# error on photoshop cs4 at opening file



## adelmarmahlau (Oct 23, 2015)

I've been working on a photoshop file all week in CS4. Today I go to open it and it says, "Could not complete your request because it is not a valid Photoshop document." What!? I did nothing to save it different from usual. I've tried copying the file, renaming the copy, using a different file extension on the copy, etc and nothing will work. I can't redo the file, it was a week's worth of work - help me!! 

Please, please, anything you can tell me. I am desperate here!!


----------



## clee01l (Oct 24, 2015)

Welcome to the forum.   Tell us a little more about the origins of the file.  Did you use the LR Edit-In function to call PS?  Was the file originally a JPEG TIFF or RAW?  Is the file that you are trying to open in PS a PSD or something else?  If saved as a PSD, did you used the option to maximize PSD compatibility? Does the file have layers that you created in PS? 

Can you open the file in any other editor? Can you open view the file if cataloged in LR?

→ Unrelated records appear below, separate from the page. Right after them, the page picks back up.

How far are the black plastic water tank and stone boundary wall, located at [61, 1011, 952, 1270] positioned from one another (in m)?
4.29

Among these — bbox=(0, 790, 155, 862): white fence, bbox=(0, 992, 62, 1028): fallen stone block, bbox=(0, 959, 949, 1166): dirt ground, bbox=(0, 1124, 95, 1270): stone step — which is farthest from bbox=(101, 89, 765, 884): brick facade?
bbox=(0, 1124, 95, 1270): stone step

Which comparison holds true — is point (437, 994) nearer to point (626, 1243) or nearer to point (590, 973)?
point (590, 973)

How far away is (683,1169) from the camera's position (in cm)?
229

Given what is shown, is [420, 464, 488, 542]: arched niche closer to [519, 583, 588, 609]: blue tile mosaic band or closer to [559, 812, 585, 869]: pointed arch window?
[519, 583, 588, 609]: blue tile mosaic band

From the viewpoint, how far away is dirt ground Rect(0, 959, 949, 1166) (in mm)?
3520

Can you upload the file to https://www.wetransfer.com and send it to me at cletus[dot]lee[at]icloud[dot]com?


----------



## carmenweller (Oct 29, 2015)

If solution on above doesn’t work or your .psd file is severely corrupted, then I would suggest you following ways contained various tips for crashed Photoshop images

https://forums.adobe.com/message/6698481
http://itknowledgeexchange.techtarget.com/itanswers/psd-repair-tools-for-photoshop-cs6/
https://www.openfiletool.com/psdopen.html PSD Open File Tool

·         Open "My Computer" from your desktop. Double-click your hard drive.
·         Open "Documents and Settings."
·         Open the folder labeled with your user name.
·         Open "Local Settings" followed by "Temp."
·         Scroll down to the files beginning with "Photoshop" ("PS" for older Photoshop CS builds). This will be followed by a series of letters and numbers.
·         Double-click each "Photoshop" ("PS") temp file to open them in Photoshop CS. This is the only way to identify which temp file contains the project you wish to recover. Luckily, because when Photoshop shuts properly it deletes its temp files, there should be no more than three or four.
·         Select "Save As" from the "File" menu when you find the temp file you want. This will make the file permanent


----------